## PASSAGE FOR REVIEW

CRJ2, en-route, east of Barcelona Spain, 2006

CRJ2, en-route, east of Barcelona Spain, 2006

Summary

On 27 July 2006, a Bombardier CRJ200 being operated by Air Nostrum on a scheduled passenger flight from Barcelona to Basel, Switzerland in night VMC, suffered a sudden left hand engine failure and an associated engine fire when passing FL235 some 14 minutes after take off. An air turn back was made with indications of engine fire continuing until just three minutes before landing. An evacuation using the right hand exits was ordered by the Captain as soon as the aircraft had come to a stop and had been promptly actioned with the RFFS in attendance. There were no injuries to the 48 occupants during the evacuation and the only damage was to the affected engine.

Event Details
When
27/07/2006
Event Type
AW, FIRE, LOC
Day/Night
Night
Flight Conditions
VMC
Flight Details
Operator
Type of Flight
Public Transport (Passenger)
Intended Destination
Actual Destination
Take-off Commenced
Yes
Flight Airborne
Yes
Flight Completed
No
Phase of Flight
Cruise
Location
Approx.
29.8nm east of Barcelona
General
Tag(s)
Approach not stabilised, Inadequate Airworthiness Procedures
FIRE
Tag(s)
Fire-Power Plant origin
EPR
Tag(s)
“Emergency” declaration
AW
System(s)
Engine Fuel and Control
Contributor(s)
OEM Design fault, Damage Tolerance, Component Fault in service
Outcome
Damage or injury
Yes
Aircraft damage
Minor
Non-aircraft damage
Yes
Non-occupant Casualties
No
Off Airport Landing
Yes
Ditching
Yes
Causal Factor Group(s)

## SET OF TASKS
a - Translate this sentence from the CRJ200 incident summary into Spanish: "There were no injuries to the 48 occupants during the evacuation and the only damage was to the affected engine."
b - Extend the CRJ200 incident summary above, picking up after its final heading, "Causal Factor Group(s)".

## GIVEN INFORMATION
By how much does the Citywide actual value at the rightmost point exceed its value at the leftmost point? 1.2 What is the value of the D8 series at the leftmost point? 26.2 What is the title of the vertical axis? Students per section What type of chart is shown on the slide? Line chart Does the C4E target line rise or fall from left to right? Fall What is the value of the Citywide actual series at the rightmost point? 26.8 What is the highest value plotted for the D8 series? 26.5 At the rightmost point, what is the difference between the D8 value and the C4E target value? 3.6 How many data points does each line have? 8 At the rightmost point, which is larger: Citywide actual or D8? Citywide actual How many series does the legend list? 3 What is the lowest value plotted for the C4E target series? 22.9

## EXERCISE ANSWERS
a - No hubo heridos entre los 48 ocupantes durante la evacuación y el único daño se produjo en el motor afectado.

b -
Group(s)
Aircraft Technical
Safety Recommendation(s)
Group(s)
Aircraft Operation
Aircraft Airworthiness
Investigation Type
Type
Independent

Description

On 27 July 2006, a Bombardier CRJ200 being operated by Air Nostrum on a scheduled passenger flight from Barcelona to Basel, Switzerland in night Visual Meteorological Conditions (VMC), suffered a sudden left hand engine failure and an associated engine fire when passing FL235 some 14 minutes after take off. An air turn back was made with indications of engine fire continuing until just three minutes before landing. An evacuation using the right hand exits was ordered by the Captain as soon as the aircraft had come to a stop and had been promptly actioned with the Rescue and Fire Fighting Services in attendance. There were no injuries to the 48 occupants during the evacuation and the only damage was to the affected engine.

Investigation

An Investigation was carried out by the Comisión de Investigación de Accidentes e Incidentes de Aviación Civil (CIAIAC) aided by the successful recovery and playback of Flight Data Recorder (FDR) and Cockpit Voice Recorder (CVR) data.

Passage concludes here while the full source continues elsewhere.